Scala Overview and Philosophy

Published 2019-08-12. Last modified 2024-07-20.
Time to read: 9 minutes.

Scala runs on the Java virtual machine (JVM) and JavaScript. It has a powerful type system and strong support for both object-oriented and functional programming.

What Is Scala?

Scala is a Java-compatible language that is both object-oriented and functional, and was designed to support large-scale computing. It is succinct and is designed to be the basis of domain-specific languages (DSLs). Scala is strongly typed, yet can be used in an interpretive fashion in many circumstances.

Scala has a minimum of control structures, because its design encourages data-driven programming. Python’s data structures resemble Scala’s in this fashion. Unlike Python, but like Ruby, Scala allows you to design your own control structures.

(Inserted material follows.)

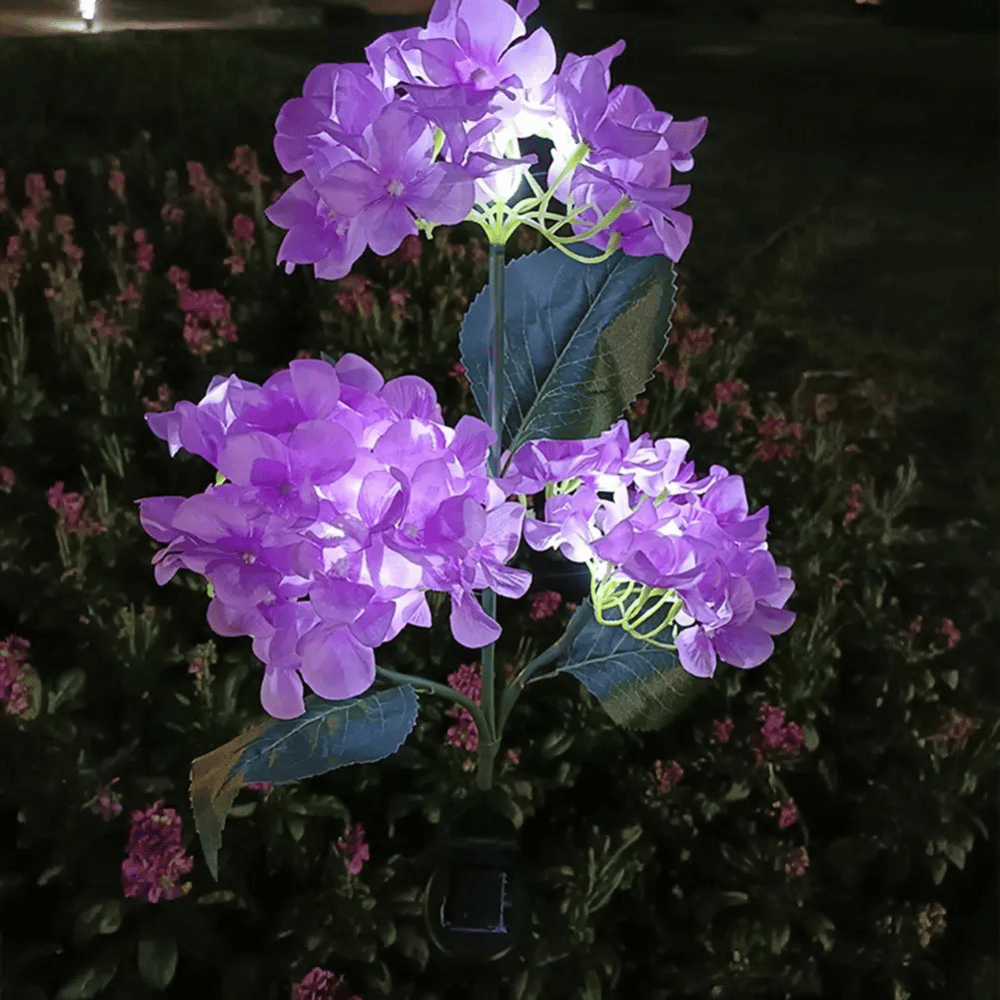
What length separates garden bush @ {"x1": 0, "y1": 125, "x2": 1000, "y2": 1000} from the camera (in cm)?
78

Scala is Compatible with Java

Because the primary platform for Scala is the Java virtual machine (JVM), Scala code running on the JVM can interoperate with Java code. That means all of the Java code ever written can be directly invoked from Scala, and Scala functionality can be accessed from Java.

If your company has a big investment in Java, then you can enhance that investment by augmenting it with Scala code. Scala can also interoperate with other JVM languages.

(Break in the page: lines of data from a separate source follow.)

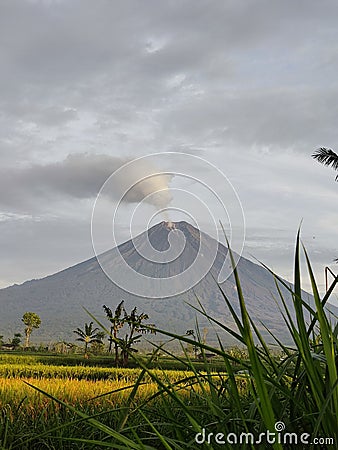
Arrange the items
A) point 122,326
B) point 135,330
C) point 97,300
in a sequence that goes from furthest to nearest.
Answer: point 97,300 < point 122,326 < point 135,330

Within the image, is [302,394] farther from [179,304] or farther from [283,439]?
[179,304]

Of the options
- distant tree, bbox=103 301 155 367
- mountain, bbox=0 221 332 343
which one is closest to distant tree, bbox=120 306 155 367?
distant tree, bbox=103 301 155 367

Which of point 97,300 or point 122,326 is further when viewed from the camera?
point 97,300

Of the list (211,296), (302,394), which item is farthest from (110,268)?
(302,394)

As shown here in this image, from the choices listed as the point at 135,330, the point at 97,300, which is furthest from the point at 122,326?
the point at 97,300

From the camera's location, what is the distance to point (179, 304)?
103875 millimetres

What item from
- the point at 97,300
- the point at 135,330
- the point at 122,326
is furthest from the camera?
the point at 97,300

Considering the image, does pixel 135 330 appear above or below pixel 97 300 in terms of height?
below

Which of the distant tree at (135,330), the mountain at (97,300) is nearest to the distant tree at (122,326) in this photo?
the distant tree at (135,330)

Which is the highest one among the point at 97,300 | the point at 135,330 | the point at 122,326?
the point at 97,300

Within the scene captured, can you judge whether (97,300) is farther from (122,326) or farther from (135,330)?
(135,330)

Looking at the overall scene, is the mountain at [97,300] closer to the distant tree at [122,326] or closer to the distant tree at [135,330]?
the distant tree at [122,326]

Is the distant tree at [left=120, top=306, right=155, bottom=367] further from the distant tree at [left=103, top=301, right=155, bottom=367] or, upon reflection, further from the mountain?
the mountain

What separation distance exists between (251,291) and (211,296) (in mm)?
6621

The JVM Specification describes the JVM.

Everything is an Object

Numbers and strings are objects. Objects are normally defined with methods, and Scala also provides a mechanism called implicits that allows you to associate new methods with objects, without changing the object definitions. This means that your domain model need not get tangled up with your business logic.

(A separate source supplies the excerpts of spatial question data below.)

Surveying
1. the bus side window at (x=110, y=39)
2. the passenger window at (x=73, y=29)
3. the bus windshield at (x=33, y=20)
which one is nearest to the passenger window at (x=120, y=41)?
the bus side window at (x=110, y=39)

A Scala String is not the same as a Java String, because a Scala String is an object but a Java String is not. However, there is an implicit conversion (defined in Predef.scala) that automatically allows Java Strings to be viewed as Scala Strings. This means that Java Strings can be used in a Scala program, and they can be treated just as if they were Scala Strings. The converse is also true: Scala Strings can be passed to Java code, and they will be converted to Java Strings automagically. We will discuss implicit conversions in the Implicit Conversions lecture of the Intermediate Scala course. Similarly, Java ints and Integers can be used in a Scala program as if they were Scala Ints, and Java longs and Longs can be used as Scala Longs because Predef.scala automatically includes implicit conversions.

Functions are objects too, and can be manipulated and passed around in interesting ways. Scala supports concepts like higher-order functions, partially bound functions and functions that are only defined for ranges of input. We will cover these topics in detail in the Higher-Order Functions, Partially Applied Functions, and Partial Functions lectures of the Intermediate Scala course.

Scala avoids the “is a class an object?” question by not having class variables or methods (Java and C++ call these static variables and static methods). Instead, Scala supports the concept of a singleton companion object for a class.

Scala is Strongly Typed

A type defines a set of values which a variable can possess and a set of functions that can be applied to these values. Not only is Scala strongly typed, but it has a very sophisticated type system, which is much more capable than most other strongly typed languages such as Java and C++. This means that many kinds of errors are caught by the compiler, instead of manifesting at runtime.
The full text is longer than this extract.